# No CD or DVD burner has been detected?



## Sarowaz (Aug 3, 2008)

Hello everyone. I am a new user. I am having a very annoying problem with burning CD's on Windows Media Player. Before, it was working just fine, but about 3-4 months ago it just stopped working. Any advice would be grately appreciated. Please, I am so desperate, I'm about ready to give up on fixing it all together! I'm at my wits end!

~Sarow


----------



## Elvandil (Aug 1, 2003)

Do the drives work OK? Are they in Device Manager and Explorer?


----------



## Sarowaz (Aug 3, 2008)

i really dont know how to check that stuff.


----------



## Elvandil (Aug 1, 2003)

When you click on Computer, do you see the drives? Do they work when you put a CD in the drive?

Right-click Computer > Manage > Device Manager. Are the drives listed under CD/DVD drives?


----------



## Sarowaz (Aug 3, 2008)

no all i see is disk drives


----------



## vicks (Jan 31, 2005)

Since Elvandil is not on line right now and you are:
Here is how to find if the cds are listed.
Right click on My Computer>properties>hardware>device manager. Does any cd show up in the list? are there any yellow triangle/exclamation marks?
vicks


----------



## Sarowaz (Aug 3, 2008)

When I right click on my computer and go to properties, I don't see a hardware tab. I am confused as to what to look at in device manager.


----------



## Elvandil (Aug 1, 2003)

Try this anyway:

1. Click on START button, the click on RUN.
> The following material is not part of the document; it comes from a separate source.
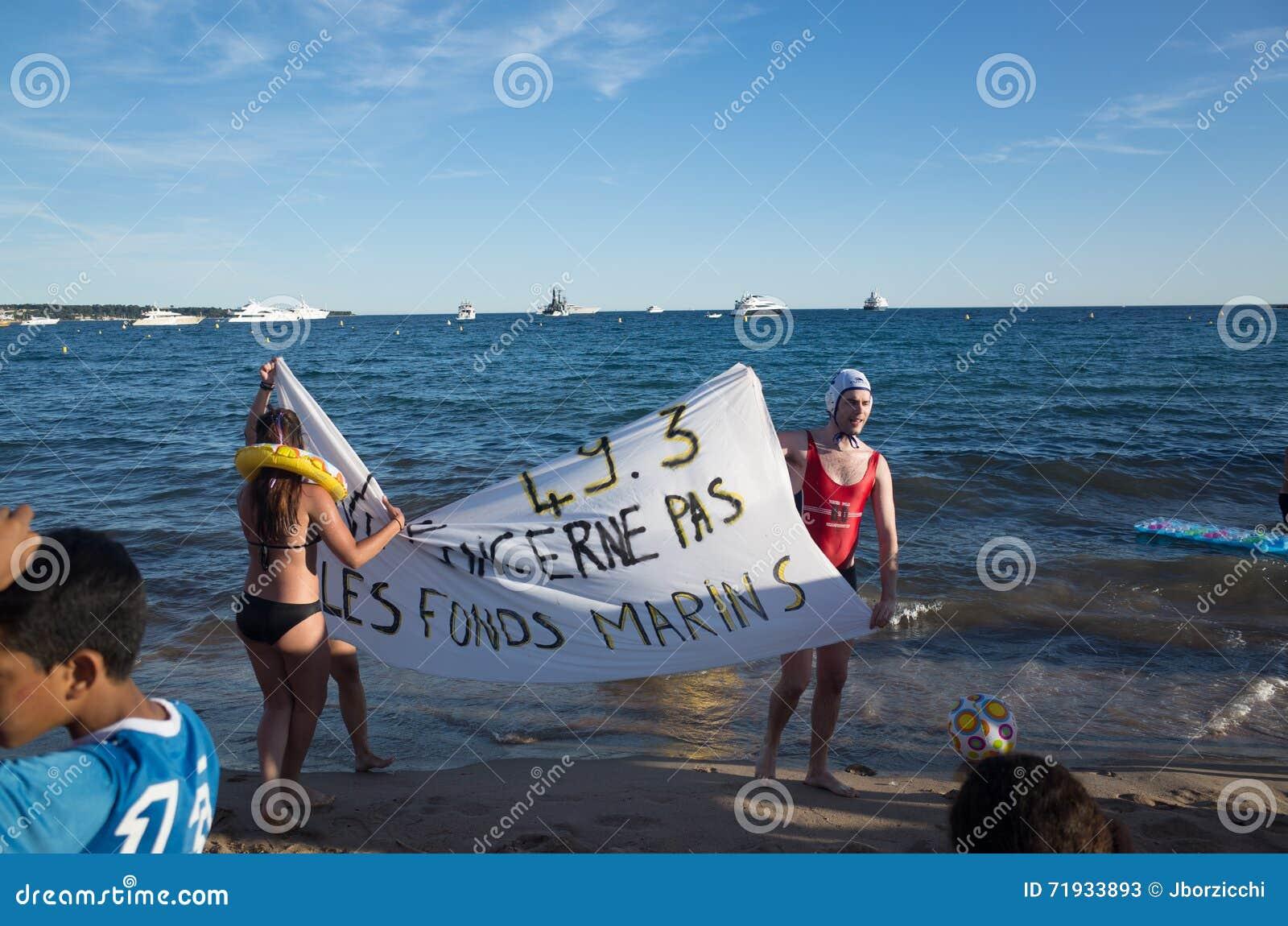 Молодой протест актеров против закона 49 3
2. Enter REGEDIT and press Enter.

3. When REGEDIT starts, open up the following key: 
HKEY_LOCAL_MACHINE/SYSTEM/CurrentControlSet/Control/Class/ 
{4D36E965-E325 -11CE-BFC1-08002BE10318}.

4. After clicking on {4D36E965-E325 -11CE-BFC1-08002BE10318} you should see two settings on the right-hand side: 
"Upperfilters" 
"Lowerfilters" 
Click on each of them, press DELETE and click YES.

Or you can download this reg file to do the same thing. Or CDGone Variant.


----------



## Sarowaz (Aug 3, 2008)

okay did it now what?


----------



## Elvandil (Aug 1, 2003)

See if it worked.


----------



## Sarowaz (Aug 3, 2008)

No, it is still undetected.


----------



## Elvandil (Aug 1, 2003)

OK. We at least know that that was not the problem.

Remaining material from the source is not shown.